Rottachs Christbaum ist endgültig Geschichte

Von Nicole Kleim

Die als Christbaum genutzte Fichte war 130 Jahre alt und hatte ihren Platz in der Seestraße. Dann kam der Borkenkäfer – und der große Baum verschwand.

Seit etwa zwei Wochen steht sie nicht mehr da: Die Fichte in der Rottacher Seestraße.

Vor etwa zwei Wochen wurde die 130 Jahre alte Fichte in der Rottacher Seestraße gefällt. Diagnose: Borkenkäferbefall. „Bedauerlicherweise wurde der Baum durch die Schädlinge so stark angegriffen, dass er zu großen Teilen bereits abgestorben war“, so Rottachs Bürgermeister Christian Köck im September.

Damals hatte die TS bereits darüber berichtet, dass die Gemeinde schnell handeln müsse, wolle sie ein Übergreifen auf umliegende Bäume und Nachbargrundstücke vermeiden. Georg Erhard, Vorarbeiter im gemeindlichen Bauhof, hatte die Gemeinde auf den Schädlingsbefall aufmerksam gemacht.

Der Borkenkäfer als Übeltäter

Der Borkenkäfer soll sich zu diesem Zeitpunkt bereits in die Baumrinde gebohrt und das Käferweibchen seine Eier abgelegt haben. Die Larven, die sich von den saftführenden Schichten der Fichte ernähren, hatten die Lebensader des Baumes angezapft. Und so war die Fichte durch den Befall dem Tode geweiht. Dass schnelles Handeln erforderlich war, hätte ein Gutachten von Experte Georg Hiemenz ergeben. Durch den akuten Borkenkäferbefall sei die Fichte „irreparabel geschädigt“, so hieß es seitens der Gemeinde.
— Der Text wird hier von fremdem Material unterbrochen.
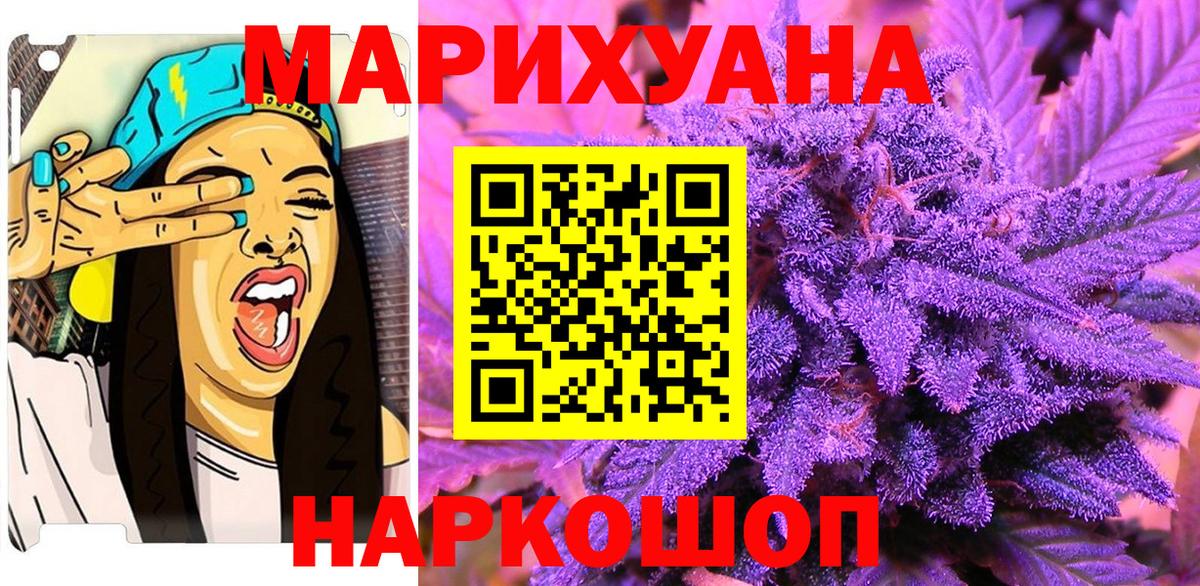 Шишки марихуана план Вышний Волочёк
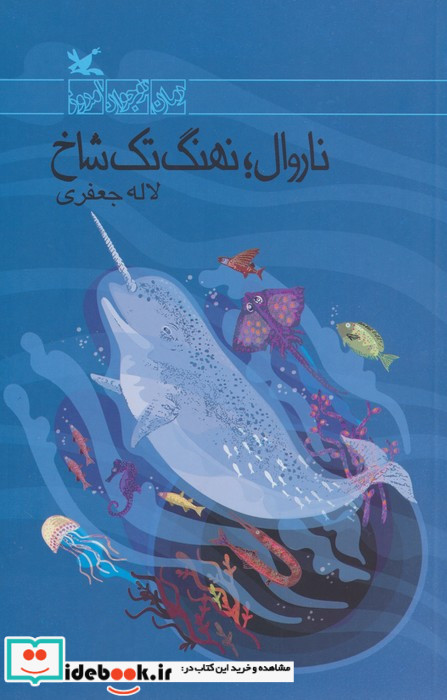 ناروال نهنگ تک شاخ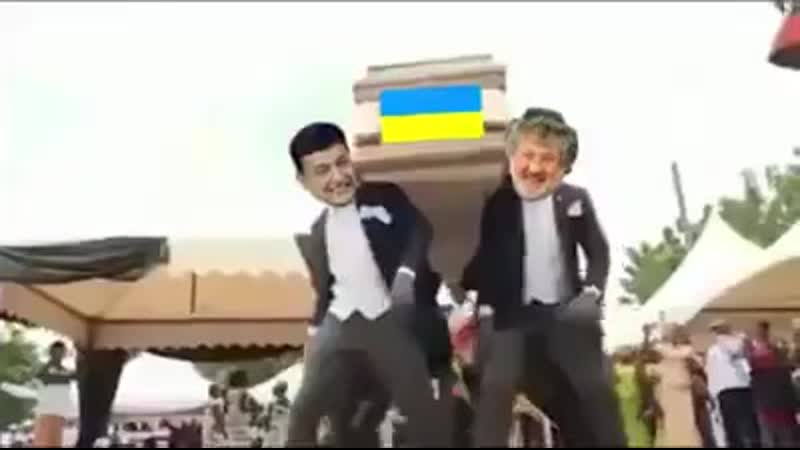 Святкування роковин виглядає якось так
Hier stand sie noch schön geschmückt im Kurgarten: die 130 Jahre alte Fichte / Archivbild

Bedauerlich insbesondere deshalb, weil der imposante Baum Rottachs „Wahrzeichen“ in der Adventszeit gewesen war. Als riesiger Christbaum stand die Fichte geschmückt in der Kuranlage. Nur: Genauso schnell wie sie vom Erdboden verschwand, schien auch das von Bürgermeister Christian Köck, als Erklärung für die Fällaktion, ins Spiel gebrachte Gutachten abhanden gekommen zu sein.

Köck hatte es „leider nicht mehr auf seinem PC gespeichert“, wie er auf Nachfrage mitteilt, Bauamtsleiterin Christine Obermüller kann es auch nicht mehr finden, und bei Bauamts-Kollege Stefan Staudinger hatte es ebenfalls niemand hinterlegt. Selbst bei Georg Erhard vom Bauamt heißt es: „Keine Ahnung“.

Nachgebohrt

Erhard hat allerdings ein paar Fotos, auf denen die Fichte samt Borkenkäferbefall zu sehen ist. Wo aber ist das Gutachten? Die Lösung kommt schließlich von Georg Hiemenz selbst. Er habe lediglich „einen Vierzeiler“ geschrieben, dass der Baum „irreparabel geschädigt“ sei, teilt er auf telefonische Nachfrage mit.

Das bestätigt Rottachs Geschäftsleiter Gerhard Hofmann: „Die Bewertung von Herrn Hiemenz liegt mir vor. Diese sagt klar aus, dass eine sofortige Fällung notwendig war.“ Weil den Fichten dieses Jahr die Wasserversorgung aufgrund der anhaltenden Hitze und Trockenheit entzogen worden war, habe der Borkenkäfer ideale Voraussetzungen gehabt, um sich in den Baum zu bohren.

Die Fotos, die Georg Hiemenz vor der Fällung von der Fichte gemacht hat.

Das Einzige, was den Borkenkäfer hätte aufhalten können: ein extrem langer und strenger Winter – und Frost. Der Harzaustritt aus den Bohrstellen im oberen Drittel der Fichte in der Seestraße habe gezeigt, so Hiemenz, dass sich der Baum bereits gegen den Borkenkäfer gewehrt habe. Weitere vom Borkenkäfer befallene Bäume habe er im näheren Umkreis allerdings nicht entdecken können. Die alte Fichte sei inzwischen samt den Schädlingen verbrannt worden.

Heuer soll ein Ersatzbaum aufgestellt werden. Die Gemeinde hofft auf eine Baumspende. Bürgermeister Köck hatte allerdings schon angekündigt, dass dies „keine dauerhafte Lösung“ sei. Im nächsten Jahr werde man auf alle Fälle über eine Ersatzpflanzung nachdenken.